Von Oliver Schlicht und Mathias Müller 01.02.2011, 04:35

Ein Dorf unter Schock. Auch zwei Tage nach dem Zugunglück gibt es in Hordorf nur ein Thema: Das tragische Zugunglück, das in der Nacht zum Sonntag zehn Menschen das Leben nahm. Viele sind zu Recht stolz auf die geleistete Hilfe. Andere berichten mit Tränen in den Augen von den leblosen Körpern, die am Bahndamm lagen.

Hordorf. Nur noch zwei Haufen Trümmer auf dem Feld neben dem Bahngleis erinnern an das schreckliche Ereignis. Zerborstene Scheibenteile, verdrehte Bolzen aus armdickem Stahl. Auf dem Boden liegen Gummihandschuhe von Sanitätern, in den Büschen wehen Reste von Fahrplan-Heftchen. Doch auch das wird bald aufgelesen sein.

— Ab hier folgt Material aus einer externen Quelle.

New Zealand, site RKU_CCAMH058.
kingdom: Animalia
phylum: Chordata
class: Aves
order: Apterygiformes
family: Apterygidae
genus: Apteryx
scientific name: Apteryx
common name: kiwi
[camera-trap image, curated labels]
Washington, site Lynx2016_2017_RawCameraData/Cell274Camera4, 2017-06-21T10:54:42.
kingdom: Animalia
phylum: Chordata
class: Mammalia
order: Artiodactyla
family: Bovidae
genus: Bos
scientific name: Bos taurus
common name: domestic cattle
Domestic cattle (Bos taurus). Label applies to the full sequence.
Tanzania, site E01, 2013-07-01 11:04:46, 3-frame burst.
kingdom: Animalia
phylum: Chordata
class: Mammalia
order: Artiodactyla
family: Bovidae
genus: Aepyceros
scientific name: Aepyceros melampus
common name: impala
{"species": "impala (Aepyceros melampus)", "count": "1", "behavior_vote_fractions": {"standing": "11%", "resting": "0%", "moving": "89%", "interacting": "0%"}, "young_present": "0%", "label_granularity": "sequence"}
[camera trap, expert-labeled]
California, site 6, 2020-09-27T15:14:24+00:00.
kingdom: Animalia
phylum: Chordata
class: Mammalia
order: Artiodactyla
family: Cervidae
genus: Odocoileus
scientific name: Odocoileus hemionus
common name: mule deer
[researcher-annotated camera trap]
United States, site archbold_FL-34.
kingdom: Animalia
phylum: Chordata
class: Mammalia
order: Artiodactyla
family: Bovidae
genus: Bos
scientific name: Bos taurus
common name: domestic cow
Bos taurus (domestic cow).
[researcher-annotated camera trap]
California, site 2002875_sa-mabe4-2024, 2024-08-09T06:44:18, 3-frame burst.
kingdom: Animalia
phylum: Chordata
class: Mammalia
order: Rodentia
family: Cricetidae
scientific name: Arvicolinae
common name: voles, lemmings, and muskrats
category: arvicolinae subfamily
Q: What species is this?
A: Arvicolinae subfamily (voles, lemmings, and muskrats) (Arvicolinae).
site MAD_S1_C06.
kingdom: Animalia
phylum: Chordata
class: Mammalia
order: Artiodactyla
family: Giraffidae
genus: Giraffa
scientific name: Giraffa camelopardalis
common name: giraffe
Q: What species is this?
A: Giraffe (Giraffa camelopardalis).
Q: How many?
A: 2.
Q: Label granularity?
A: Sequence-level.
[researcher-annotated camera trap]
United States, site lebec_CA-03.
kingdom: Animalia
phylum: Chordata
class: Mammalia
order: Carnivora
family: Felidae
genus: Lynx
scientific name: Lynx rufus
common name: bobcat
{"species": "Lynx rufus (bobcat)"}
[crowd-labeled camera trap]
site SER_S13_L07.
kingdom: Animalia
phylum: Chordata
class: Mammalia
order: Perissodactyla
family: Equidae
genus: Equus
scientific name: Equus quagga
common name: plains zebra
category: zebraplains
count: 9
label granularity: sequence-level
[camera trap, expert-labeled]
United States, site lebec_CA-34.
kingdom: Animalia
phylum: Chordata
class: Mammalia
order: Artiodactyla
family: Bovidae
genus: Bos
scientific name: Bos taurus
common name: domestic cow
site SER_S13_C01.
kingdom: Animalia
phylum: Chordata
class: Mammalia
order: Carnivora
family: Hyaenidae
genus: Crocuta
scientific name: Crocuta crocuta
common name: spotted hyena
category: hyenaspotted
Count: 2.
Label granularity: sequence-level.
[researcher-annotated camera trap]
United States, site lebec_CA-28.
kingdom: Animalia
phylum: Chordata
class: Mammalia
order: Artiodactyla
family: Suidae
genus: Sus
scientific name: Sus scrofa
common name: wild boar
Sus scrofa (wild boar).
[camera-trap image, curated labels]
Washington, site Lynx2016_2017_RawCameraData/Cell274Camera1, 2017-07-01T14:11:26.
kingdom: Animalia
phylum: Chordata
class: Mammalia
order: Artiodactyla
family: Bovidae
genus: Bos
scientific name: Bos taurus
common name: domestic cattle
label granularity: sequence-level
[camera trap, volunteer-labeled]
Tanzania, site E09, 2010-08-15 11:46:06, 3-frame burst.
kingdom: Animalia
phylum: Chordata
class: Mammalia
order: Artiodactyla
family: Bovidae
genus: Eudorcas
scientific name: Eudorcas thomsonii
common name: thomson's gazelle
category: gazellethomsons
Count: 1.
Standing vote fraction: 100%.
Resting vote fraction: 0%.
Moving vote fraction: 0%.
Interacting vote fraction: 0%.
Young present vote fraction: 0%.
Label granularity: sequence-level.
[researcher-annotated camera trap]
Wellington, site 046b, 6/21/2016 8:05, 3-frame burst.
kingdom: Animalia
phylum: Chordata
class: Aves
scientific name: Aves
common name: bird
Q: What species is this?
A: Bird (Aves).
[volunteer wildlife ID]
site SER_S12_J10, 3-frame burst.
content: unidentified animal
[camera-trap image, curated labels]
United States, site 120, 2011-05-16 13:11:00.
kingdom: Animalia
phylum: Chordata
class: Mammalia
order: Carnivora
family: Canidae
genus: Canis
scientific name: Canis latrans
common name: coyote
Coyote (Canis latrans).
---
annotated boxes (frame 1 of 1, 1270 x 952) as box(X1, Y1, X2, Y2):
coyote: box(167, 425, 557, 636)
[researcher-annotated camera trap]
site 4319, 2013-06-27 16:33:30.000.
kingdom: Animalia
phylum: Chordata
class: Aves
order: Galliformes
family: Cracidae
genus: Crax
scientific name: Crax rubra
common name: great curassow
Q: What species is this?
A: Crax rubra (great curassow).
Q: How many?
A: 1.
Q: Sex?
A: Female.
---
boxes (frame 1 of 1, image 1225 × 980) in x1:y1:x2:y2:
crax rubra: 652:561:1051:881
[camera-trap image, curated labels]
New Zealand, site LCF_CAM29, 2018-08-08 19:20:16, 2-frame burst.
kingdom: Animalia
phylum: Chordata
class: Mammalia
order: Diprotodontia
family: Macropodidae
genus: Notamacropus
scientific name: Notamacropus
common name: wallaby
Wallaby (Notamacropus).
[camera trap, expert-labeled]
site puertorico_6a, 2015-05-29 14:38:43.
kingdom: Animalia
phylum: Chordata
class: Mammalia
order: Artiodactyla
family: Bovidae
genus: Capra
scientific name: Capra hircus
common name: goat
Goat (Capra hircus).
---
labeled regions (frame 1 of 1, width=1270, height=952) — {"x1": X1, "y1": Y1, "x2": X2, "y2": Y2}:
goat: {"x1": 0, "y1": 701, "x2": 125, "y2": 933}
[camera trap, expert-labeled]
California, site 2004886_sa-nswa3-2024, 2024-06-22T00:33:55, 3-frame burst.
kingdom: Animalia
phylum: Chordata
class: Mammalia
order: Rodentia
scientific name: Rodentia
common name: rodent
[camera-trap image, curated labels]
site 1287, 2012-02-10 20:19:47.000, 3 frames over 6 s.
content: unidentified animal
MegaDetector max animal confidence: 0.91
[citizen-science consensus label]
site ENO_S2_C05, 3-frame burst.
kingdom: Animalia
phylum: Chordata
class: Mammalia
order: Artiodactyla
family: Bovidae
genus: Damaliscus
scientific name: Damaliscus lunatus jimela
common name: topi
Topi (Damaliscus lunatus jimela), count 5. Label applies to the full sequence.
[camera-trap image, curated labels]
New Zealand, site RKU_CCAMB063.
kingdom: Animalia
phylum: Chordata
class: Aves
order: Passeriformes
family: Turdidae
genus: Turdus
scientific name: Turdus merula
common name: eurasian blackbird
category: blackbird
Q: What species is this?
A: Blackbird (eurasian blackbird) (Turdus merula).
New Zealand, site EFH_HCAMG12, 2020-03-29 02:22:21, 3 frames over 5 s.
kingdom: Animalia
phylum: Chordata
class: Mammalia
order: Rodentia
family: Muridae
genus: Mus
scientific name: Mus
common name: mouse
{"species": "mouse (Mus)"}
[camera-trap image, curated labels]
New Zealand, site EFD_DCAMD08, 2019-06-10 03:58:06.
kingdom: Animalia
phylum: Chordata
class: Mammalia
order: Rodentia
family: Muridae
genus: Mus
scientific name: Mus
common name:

Zwei Tage nach dem Unglück sind die Aufräumarbeiten am Ortsrand von Hordorf fast beendet. Die Aufräumarbeiten in den Köpfen der Menschen werden mehr Zeit brauchen. "Zehn Sekunden", sagt ein leitender Bahnangestellter mit orangefarbener Arbeitsweste und blickt in Richtung Bahnhof. "Wäre der Personenzug nur zehn Sekunden eher gekommen, hätte er die Weiche dort hinten erreicht." An der Weiche wird die Streckenführung zweigleisig. 300 Meter sind es vom Unglücksort bis zu Weiche. Zehn Sekunden Fahrt. Zehn Sekunden, die zehn Menschen aus dem Leben rissen.

Leid und Not erlebt

In der Stube von Familie Breutigam tickt die alte Wanduhr. Wolfgang, 67 Jahre, war 60 Jahre bei der Feuerwehr Hordorf. Dort hat er in Einsätzen einiges an Leid und Not erlebt. Doch bei der Erinnerung an die Nacht des Bahnunglücks wird er von seinen Gefühlen überwältigt. Mit dem Taschentuch reibt sich der alte Herr die Tränen aus den Augen. "Ich bin wegen der Sirene auch sofort hin. Doch dann habe ich die ganzen Toten auf den Gleisen liegen sehen. Ich habe mich sofort umgedreht und bin nach Hause zurück." Er habe schon zu viele Bilder im Kopf, die er nicht mehr loswird. Er kann das nicht mehr, sagt er.

Wolfgangs Sohn, Ralph Breutigam, war als Mitglied der Hordorfer Feuerwehr einer der ersten professionellen Retter am Unglücksort. 22 Feuerwehrkameraden aus Hordorf waren insgesamt beteiligt. Wie nah ging ihm der Einsatz? Ralph Breutigam überlegt nur kurz: "Ich habe da kein Problem mit, weil ich zu den Toten keine persönliche Beziehung habe." Schlimm seien Einsätze, bei denen die Körper der Verunglückten zerteilt wurden. Dies war in Hordorf nicht der Fall. Auch sei beim Eintreffen vor Ort schnell klar gewesen, dass die im Freien liegenden Personen das Unglück nicht überlebt hatten. "So konnten wir uns auch mental sofort auf die Gruppe im hinteren Wagen konzentrieren. Dort riefen die Menschen um Hilfe." Nur ein Passagier war in diesem Wagen ums Leben gekommen. Es gab unter den Fahrgästen auch nur ein Kind – das zehnjährige Mädchen überlebte das Unglück.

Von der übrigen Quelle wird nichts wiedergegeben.